Bisogna tenere conto anche del fatto che i partiti hanno visto negli ultimi decenni ridursi sempre una forma di finanziamento in passato molto significativa, costituita dal tesseramento degli iscritti.

Nel 1974 fu approvata una legge per il finanziamento dei partiti. Una quota era uguale per tutti, un'altra era proporzionale ai voti ottenuti.

Per contro i partiti finanziati erano obbligati a rendere pubblici i loro bilanci, e ad accettare finanziamenti privati solo sotto certe condizioni.

Fu una legge assai impopolare, perché intervenuta in un momento in cui già i partiti incominciavano a essere oggetto di pesanti critiche, a causa della loro corruzione. Fu sottoposta a referendum abrogativo nel 1978 e l'abrogazione fu respinta con solo il 56,3% dei voti. Il principio su cui tale legge si basava – l'essenzialità dei partiti per la democrazia e quindi il loro sostegno pubblico – è tuttavia incontestabile, mentre discutibile è il modo con cui lo si è realizzato. In particolare, si è dimostrato che il finanziamento pubblico era un finanziamento aggiuntivo e non sostitutivo dei fondi occulti che in vario modo illecito (gli scandali pubblici ne fanno fede) continuavano a pervenire nelle casse dei partiti. Per questo, negli anni seguenti si discusse della necessità di riformulare in modo più rigoroso tale legge e vari progetti sono stati presentati, ma nessuno è giunto in porto.
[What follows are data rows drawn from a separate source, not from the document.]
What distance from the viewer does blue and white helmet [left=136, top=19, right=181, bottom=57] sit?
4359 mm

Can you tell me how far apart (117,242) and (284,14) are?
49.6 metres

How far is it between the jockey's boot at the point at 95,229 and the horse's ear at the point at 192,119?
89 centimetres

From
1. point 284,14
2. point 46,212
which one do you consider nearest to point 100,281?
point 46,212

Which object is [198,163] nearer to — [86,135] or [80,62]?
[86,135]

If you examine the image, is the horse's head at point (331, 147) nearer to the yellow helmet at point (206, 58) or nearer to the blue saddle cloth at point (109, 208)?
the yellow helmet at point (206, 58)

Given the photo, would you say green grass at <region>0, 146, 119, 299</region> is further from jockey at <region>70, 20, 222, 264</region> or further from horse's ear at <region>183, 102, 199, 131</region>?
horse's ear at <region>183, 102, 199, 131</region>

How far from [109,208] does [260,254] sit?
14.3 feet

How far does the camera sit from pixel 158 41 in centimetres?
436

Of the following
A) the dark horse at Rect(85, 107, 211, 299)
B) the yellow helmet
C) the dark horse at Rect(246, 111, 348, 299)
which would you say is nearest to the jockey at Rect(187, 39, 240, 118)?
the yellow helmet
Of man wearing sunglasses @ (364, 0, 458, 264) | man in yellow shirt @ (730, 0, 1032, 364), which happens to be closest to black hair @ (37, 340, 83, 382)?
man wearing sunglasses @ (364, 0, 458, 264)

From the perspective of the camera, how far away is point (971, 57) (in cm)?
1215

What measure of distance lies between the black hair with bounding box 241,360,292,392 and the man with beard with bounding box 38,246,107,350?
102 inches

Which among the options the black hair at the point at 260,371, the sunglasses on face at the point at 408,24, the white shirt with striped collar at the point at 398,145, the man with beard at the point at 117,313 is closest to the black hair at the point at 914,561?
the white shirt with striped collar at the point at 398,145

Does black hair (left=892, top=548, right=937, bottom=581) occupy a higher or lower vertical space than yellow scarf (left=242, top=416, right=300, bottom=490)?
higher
Un nuovo referendum, del 18 aprile 1993, negli anni dello scandalo di

“tangentopoli”, abrogò a larghissima maggioranza il sistema allora in vigore di finanziamento pubblico dei partiti. Ma i finanziamenti pubblici continuarono a pervenire ai partiti sotto forma di “rimborsi elettorali”

per le spese sostenute nelle elezioni nazionali, europee e regionali.

Il finanziamento pubblico dei partiti, anche sotto forma di rimborsi elettorali, è stato abolito nel 2013. Un partito, il cui statuto soddisfi certi requisiti di democraticità e trasparenza, può oggi accedere ai seguenti strumenti di finanziamento:

1. facilitazioni fiscali (detrazioni) per privati (non enti pubblici o governativi) che compiano erogazioni liberali tracciabili a favore dei partiti politici;

2. il 2 per mille della propria imposta sul reddito (IRPEF) che ogni contribuente può liberamente destinare a un dato partito politico riconosciuto;

3. raccolte di fondi.

In molti partiti politici, le persone elette a cariche pubbliche si impegnano a versare una parte stabilita della loro indennità di carica al partito stesso.